도전 과제: 문서와 코드 무결성 연결하기

실행 가능한 문서의 핵심 철학은 새로운 것이 아닙니다. 수십 년 동안 Python 커뮤니티는 사용자가 복사하여 붙여넣고 완벽하게 실행될 것이라고 기대할 수 있는 문서 내의 예제를 옹호해왔습니다. 그러나 Hugging Face의 Transformers 라이브러리와 같이 크고 빠르게 진화하는 프로젝트 전반에 걸쳐 이러한 이상을 유지하는 것은 엄청난 과제입니다. 수동 검증은 비실용적이며, 전통적인 방법은 종종 명확한 문서와 효과적인 테스트 사이의 타협을 강요합니다.

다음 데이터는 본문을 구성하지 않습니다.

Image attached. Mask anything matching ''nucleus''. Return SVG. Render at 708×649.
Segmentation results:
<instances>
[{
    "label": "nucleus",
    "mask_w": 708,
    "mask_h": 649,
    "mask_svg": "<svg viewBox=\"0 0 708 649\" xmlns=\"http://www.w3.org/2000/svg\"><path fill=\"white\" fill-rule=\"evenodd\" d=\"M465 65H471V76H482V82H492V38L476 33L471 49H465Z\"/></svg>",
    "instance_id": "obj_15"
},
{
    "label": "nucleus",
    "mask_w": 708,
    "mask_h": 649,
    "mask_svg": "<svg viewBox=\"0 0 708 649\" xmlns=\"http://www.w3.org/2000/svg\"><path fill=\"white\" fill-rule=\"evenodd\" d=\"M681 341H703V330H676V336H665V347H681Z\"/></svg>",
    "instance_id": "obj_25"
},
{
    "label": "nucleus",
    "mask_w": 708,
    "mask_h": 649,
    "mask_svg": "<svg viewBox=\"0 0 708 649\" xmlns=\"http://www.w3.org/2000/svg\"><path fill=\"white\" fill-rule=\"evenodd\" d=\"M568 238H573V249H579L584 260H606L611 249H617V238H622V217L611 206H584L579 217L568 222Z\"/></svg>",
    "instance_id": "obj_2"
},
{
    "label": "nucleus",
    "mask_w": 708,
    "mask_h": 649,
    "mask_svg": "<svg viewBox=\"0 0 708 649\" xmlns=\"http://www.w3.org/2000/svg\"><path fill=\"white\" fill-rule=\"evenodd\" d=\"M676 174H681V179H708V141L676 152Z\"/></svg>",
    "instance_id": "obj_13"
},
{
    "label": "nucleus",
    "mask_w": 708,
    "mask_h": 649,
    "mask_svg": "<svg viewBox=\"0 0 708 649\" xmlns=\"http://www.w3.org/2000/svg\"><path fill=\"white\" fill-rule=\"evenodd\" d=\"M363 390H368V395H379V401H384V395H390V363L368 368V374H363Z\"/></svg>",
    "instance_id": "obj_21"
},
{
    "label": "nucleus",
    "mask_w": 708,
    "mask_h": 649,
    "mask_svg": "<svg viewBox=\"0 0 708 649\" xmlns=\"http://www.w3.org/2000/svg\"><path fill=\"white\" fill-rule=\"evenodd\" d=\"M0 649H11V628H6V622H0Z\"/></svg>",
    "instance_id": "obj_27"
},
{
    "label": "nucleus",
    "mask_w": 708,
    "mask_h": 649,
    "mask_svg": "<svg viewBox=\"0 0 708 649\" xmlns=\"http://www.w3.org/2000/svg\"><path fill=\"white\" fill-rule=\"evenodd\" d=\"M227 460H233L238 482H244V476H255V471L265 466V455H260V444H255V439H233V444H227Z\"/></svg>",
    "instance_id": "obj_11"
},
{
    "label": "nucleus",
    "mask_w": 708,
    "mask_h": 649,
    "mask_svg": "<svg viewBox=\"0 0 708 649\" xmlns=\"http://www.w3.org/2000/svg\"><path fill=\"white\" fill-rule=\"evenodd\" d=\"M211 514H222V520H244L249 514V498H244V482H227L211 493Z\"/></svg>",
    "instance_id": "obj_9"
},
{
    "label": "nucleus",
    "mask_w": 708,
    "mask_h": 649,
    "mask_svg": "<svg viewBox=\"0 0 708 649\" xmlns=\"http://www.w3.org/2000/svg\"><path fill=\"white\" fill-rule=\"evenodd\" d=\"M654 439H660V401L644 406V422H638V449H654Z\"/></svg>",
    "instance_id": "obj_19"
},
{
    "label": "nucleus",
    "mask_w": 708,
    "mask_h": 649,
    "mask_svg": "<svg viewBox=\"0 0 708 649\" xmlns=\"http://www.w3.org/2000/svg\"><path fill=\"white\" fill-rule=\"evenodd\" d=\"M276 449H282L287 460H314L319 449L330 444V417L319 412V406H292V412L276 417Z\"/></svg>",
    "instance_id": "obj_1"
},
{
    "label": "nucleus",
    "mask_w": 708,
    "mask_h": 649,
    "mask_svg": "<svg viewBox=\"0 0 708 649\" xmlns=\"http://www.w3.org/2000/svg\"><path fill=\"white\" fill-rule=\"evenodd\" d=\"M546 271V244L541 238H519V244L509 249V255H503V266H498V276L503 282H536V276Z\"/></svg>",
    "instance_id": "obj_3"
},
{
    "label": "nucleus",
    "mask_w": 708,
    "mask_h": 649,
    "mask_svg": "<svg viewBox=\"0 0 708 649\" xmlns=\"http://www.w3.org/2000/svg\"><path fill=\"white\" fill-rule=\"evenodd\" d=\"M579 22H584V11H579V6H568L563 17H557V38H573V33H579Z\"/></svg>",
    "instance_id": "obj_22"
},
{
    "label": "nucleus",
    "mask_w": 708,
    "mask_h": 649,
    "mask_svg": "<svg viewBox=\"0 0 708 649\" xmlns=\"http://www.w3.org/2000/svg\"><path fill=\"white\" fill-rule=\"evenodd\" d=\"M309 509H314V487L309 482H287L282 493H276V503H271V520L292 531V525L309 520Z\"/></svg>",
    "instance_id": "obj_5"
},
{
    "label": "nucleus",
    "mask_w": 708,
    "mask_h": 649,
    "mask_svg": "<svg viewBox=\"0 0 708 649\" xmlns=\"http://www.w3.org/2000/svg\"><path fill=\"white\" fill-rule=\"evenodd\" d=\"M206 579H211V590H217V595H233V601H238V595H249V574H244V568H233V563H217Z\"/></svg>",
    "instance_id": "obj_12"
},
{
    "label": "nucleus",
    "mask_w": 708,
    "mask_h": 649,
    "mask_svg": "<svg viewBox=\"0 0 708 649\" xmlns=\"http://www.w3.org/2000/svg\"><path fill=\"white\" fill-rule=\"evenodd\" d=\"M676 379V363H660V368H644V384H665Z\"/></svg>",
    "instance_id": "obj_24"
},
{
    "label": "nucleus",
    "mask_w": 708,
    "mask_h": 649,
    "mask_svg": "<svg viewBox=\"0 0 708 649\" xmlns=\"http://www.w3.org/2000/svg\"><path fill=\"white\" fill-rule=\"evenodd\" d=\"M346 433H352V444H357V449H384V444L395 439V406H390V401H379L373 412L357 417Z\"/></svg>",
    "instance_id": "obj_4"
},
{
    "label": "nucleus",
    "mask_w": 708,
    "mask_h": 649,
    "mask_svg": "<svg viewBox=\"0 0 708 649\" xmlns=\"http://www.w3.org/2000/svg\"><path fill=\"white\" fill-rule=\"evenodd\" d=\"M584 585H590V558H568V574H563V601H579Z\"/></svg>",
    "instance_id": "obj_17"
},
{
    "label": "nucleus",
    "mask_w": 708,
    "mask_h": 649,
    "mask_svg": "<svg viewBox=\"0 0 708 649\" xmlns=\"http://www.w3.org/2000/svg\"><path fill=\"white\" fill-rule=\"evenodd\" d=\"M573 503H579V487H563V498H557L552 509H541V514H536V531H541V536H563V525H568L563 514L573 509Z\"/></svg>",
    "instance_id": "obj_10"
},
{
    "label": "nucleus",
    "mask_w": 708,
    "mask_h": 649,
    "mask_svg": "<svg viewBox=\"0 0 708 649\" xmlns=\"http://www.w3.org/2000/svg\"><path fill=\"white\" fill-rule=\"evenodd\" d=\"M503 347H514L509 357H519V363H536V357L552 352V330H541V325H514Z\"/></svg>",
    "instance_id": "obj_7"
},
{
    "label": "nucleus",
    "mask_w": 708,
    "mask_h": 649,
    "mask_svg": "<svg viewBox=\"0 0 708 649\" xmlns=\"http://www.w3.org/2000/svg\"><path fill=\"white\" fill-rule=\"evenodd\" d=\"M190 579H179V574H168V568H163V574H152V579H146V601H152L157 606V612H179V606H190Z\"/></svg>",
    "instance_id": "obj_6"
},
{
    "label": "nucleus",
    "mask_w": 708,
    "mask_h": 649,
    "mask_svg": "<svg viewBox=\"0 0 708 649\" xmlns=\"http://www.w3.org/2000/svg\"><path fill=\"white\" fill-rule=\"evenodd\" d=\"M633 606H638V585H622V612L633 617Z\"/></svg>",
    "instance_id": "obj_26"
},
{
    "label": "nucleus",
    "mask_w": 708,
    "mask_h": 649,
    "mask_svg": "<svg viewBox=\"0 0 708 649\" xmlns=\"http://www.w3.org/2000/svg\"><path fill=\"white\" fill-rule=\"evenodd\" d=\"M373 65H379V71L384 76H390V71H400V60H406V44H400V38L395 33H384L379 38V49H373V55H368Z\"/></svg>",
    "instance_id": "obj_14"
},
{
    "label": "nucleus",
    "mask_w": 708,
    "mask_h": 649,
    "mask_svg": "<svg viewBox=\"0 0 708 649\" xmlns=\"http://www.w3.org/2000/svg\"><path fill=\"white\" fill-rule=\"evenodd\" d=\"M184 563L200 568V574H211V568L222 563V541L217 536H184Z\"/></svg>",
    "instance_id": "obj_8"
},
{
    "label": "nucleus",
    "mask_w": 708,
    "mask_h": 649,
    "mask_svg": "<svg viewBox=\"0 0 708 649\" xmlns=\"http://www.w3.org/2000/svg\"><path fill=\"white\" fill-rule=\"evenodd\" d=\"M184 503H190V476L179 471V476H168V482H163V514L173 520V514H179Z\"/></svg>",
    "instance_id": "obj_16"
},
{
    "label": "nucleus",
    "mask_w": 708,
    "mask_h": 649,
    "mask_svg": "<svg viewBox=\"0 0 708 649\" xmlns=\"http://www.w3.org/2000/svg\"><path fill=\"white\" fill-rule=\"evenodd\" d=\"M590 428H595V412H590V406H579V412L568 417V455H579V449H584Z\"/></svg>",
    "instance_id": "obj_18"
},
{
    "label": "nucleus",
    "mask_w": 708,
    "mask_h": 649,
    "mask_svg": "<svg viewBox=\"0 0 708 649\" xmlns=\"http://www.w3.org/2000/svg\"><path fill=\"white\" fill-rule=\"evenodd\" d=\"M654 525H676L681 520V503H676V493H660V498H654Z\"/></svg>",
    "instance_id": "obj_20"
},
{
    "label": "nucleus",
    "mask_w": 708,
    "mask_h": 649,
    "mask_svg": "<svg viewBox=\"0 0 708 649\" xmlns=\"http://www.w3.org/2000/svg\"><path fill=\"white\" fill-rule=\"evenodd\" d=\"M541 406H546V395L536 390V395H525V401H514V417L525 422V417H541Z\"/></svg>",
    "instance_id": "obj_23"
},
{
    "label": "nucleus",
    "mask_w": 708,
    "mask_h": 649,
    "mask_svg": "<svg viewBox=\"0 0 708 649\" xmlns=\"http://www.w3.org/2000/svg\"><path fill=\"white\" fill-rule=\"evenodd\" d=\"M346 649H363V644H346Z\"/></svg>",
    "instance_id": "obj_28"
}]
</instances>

문제는 요구 사항의 근본적인 차이에서 발생합니다.

문서 예제는 간결성, 가독성, 그리고 가르치는 것에 중점을 둡니다. 그들은 '소음'이 없는 것을 목표로 합니다.
테스트는 어설션, 설정/해제(setup/teardown), 픽스처, 모킹, 그리고 디버깅 기능을 요구합니다. 그들은 견고함과 커버리지를 우선시합니다.

이 두 가지 관심사가 같은 형식으로 강제될 때, 하나가 종종 손상됩니다. Hugging Face의 doc-builder는 문서의 기본 예제가 엄격하게 검증되는 동안에도 문서가 깨끗하게 유지되도록 허용함으로써 이러한 긴장을 해소하는 것을 목표로 합니다. 이를 통해 사용자가 접하는 모든 스니펫이 단지 염원이 아니라 검증 가능한 진실임을 보장합니다. 이는 빠르게 변화하는 AI 세계에서 신뢰성을 유지하고 개발자 채택을 가속화하는 데 중요합니다.

`doctest`의 유산: 초기 혁신과 진화하는 요구 사항

실행 가능한 문서의 개념은 Python 2.1(2001)에서 doctest가 도입되면서 Python에서 초기에 주목을 받았습니다. 팀 피터스(Tim Peters)가 만든 doctest는 우아한 솔루션이었습니다. 대화형 Python 인터프리터 세션(>>> add(2, 3)\n5)처럼 서식화된 문서 예제를 구문 분석하고 출력이 예상과 일치하는지 확인했습니다. 이 혁신은 문서 예제를 자동 회귀 테스트로 바꾸어 코드 품질에 상당한 진전을 가져왔습니다.

doctest는 대화형 탐색을 장려하는 언어인 Python에 특히 적합했습니다. 작은 프로젝트와 간단한 API의 경우 매우 잘 작동했으며, 기본적인 예제가 기능적으로 유지되도록 보장하는 간단하면서도 강력한 메커니즘을 제공했습니다. 이는 소프트웨어 개발에서 "말뿐만 아니라 보여주기" 정신을 구현하여 문서를 테스트 스위트의 활성 부분으로 만들었습니다.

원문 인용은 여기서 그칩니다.